0.4

7.4K 604 71
                                    

Happy reading!

Diam selalu menjadi pilihan terakhir saat kita terlalu salah di mata dunia

----

Istana berwarna dominan putih dengan gerbang hitam mengkilat sebagai ciri khas yang hanya dimiliki oleh satu rumah di komplek mayoritas pebisnis itu sudah tertangkap mata. Tara menyeret kedua kaki dengan sorot tak berselera memasuki rumah mewah kediamannya. Sebagian orang mengatakan bahwa rumah adalah surga, tetapi baginya rumah terlampau tak pantas menyandang gelar seindah itu. Meski dari luar semua orang akan berpikir rumah Ganendralah tempat terbaik untuk melepas lelah dan bersenang-senang. Sudah besar, tentram, dan penghuninya pasti tak akan pernah merasakan gerah ataupun kesempitan kendati pun banyak pelayan. Namun, Tara berpikir bangunan tersebut hanyalah neraka karena ia sama sekai tidak pernah merasakan apa itu kehidupan, bahagia, dan kasih sayang. Yang ia tempuh hanya kesakitan baik fiksi maupun batin.

"Sini kamu!" seru Seina dengan mata menatap tajam ke arah Tara seolah di dalamnya terpancar kemarahan yang begitu besar.
Entah apa yang akan dilakukan wanita paruh baya itu kepada anak bungsunya.

Plak!

Tamparan lagi, hari ini gadis itu dipuaskan dengan perlakuan tersebut, baik yang di dapat dari Vandra, Kania, Fian, dan sekarang ibunya sendiri. Perih, tapi seluruh sakitnya malah terasa di hati saja.

"Berani-beraninya kamu melukai anak saya!" bentakan keras keluar dari mulut Seina membuat Tara sedikit tersentak ke belakang.

'Tara juga terluka, Ma, bahkan jauh lebih sakit dari apa yang kak Naya rasain. Aku juga pengen ada diposisi Kak Naya dikhawatirin sama Mama.'  Tara mulai menyisihkan harapan dalam hati, walau ia tahu yang dipintanya sungguh mustahil untuk terjadi.

gadis itu tetap berusaha bersikap biasa saja untuk mempertahankan benteng ketegaran. "Nggak sengaja," ungkap Tara singkat tanpa menatap wajah ibunya yang berubah menakutkan.

"Jangan bohong kamu, Fian sudah menceritakan semua yang kamu lakukan di sekolah hari ini!" setelah Seina terdiam suaminya menggantikan posisi menyalahkan anak tidak bersalah itu.

"Oh, bagus, deh, kalo kalian sudah tahu, jadi saya tidak perlu capek-capek menjelaskannya. Lagi pula saya yakin tidak ada yang akan mempercayai omongan saya." Tara menyilangkan kedua tangan di depan dada, Santai sekali. "Anak kalian saja yang terlalu lemah!" pekik Tara menatap sekilas orang yang sedang dibela mati-matian oleh orangtuanya, tetapi dirinya tidak bisa menyalahkan sang kakak. Kejadian ini sudah biasa ia alami, hari ini ia hanya perlu menyiapkan hati yang lebih kuat untuk menerima perlakuan dua orang yang harusnya bertindak sebagai penasehat bukan penuntut tanpa dukungan.

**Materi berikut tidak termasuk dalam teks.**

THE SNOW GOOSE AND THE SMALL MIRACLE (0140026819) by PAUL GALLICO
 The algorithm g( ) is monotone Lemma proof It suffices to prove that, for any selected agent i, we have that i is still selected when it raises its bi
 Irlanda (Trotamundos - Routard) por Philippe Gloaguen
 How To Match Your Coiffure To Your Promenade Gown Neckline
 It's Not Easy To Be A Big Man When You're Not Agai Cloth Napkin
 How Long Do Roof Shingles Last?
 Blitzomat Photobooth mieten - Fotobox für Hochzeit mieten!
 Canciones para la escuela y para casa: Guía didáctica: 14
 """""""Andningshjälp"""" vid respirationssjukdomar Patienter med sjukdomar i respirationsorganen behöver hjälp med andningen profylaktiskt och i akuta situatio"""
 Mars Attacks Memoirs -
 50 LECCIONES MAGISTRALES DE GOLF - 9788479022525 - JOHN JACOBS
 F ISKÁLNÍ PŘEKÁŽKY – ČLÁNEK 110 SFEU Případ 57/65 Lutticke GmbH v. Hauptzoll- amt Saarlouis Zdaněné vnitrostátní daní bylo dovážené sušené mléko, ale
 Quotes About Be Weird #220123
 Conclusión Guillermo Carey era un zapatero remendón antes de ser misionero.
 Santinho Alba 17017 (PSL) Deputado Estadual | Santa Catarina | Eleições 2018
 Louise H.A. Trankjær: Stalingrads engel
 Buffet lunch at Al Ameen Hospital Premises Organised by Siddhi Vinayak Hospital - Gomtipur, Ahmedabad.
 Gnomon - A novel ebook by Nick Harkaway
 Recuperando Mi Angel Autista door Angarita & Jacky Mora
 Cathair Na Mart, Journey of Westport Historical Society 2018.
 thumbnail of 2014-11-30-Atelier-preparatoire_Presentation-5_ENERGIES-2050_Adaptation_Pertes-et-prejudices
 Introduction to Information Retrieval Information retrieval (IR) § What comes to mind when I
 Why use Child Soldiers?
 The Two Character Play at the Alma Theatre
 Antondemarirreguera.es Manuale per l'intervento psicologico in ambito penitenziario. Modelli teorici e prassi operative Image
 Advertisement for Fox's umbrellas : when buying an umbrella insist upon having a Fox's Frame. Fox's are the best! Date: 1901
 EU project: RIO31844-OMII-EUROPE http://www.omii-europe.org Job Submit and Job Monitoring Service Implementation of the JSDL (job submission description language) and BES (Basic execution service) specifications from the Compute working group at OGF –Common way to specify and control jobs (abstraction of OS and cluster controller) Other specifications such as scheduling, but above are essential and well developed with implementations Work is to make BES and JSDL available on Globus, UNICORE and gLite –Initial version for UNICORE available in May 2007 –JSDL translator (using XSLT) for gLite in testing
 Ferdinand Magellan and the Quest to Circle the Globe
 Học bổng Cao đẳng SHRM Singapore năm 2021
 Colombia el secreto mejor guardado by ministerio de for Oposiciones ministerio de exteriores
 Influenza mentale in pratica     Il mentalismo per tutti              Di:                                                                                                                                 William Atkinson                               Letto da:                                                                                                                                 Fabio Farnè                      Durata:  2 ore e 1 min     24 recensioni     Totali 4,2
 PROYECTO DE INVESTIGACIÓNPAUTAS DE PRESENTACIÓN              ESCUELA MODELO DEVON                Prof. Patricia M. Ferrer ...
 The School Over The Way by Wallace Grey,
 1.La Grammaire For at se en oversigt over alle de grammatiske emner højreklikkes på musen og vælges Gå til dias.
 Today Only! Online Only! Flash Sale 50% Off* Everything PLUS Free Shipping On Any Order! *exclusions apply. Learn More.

"Tara! Lo harus sopan sama keluarga sendiri!" Fian lelaki yang berperan selaku mata-mata dalam hidup Tara ikut menyudutkan sang adik. Semua perihal yang dilakukan Tara pasti akan  dilaporkan kepada ayah dan ibunya.

"Wow!" gadis itu malah  bertepuk tangan, ekspresi terkejut terpampang jelas di wajahnya. "Sopan? Apa kalian pernah mengajarkan saya apa maksud dari kata itu? Seingat saya tidak pernah dan satu lagi, keluarga? Sejak kapan Kak Fian nganggap gue keluarga? Oh ... gue tau lo sakit, yah, sampai ngomong yang ngaco gitu?" ungkapan Tara sukses membuat Fian kehabisan kata-kata. Memang benar Tara belajar perihal sopan dan tata krama dari orang lain bukan dari keluarganya, jika gadis itu meniru perlakuan keluarganya, mungkin dirinya akan menjelma menjadi gadis yang jauh berbeda dari dirinya sekarang. Mungkin bisa dibilang, lebih buruk lagi.

"Jaga omongan kamu anak pembangkang!" teriak Arka tepat di depan wajah Tara. Ini adalah saat yang tepat agar Tara menyiapkan topangan yang kuat untuk mendengar segalanya, tetapi gadis itu sudah telanjur rapuh sampai baru hinaan yang dilontarkan, ia sudah merasa pertahanannya sebentar lagi akan roboh.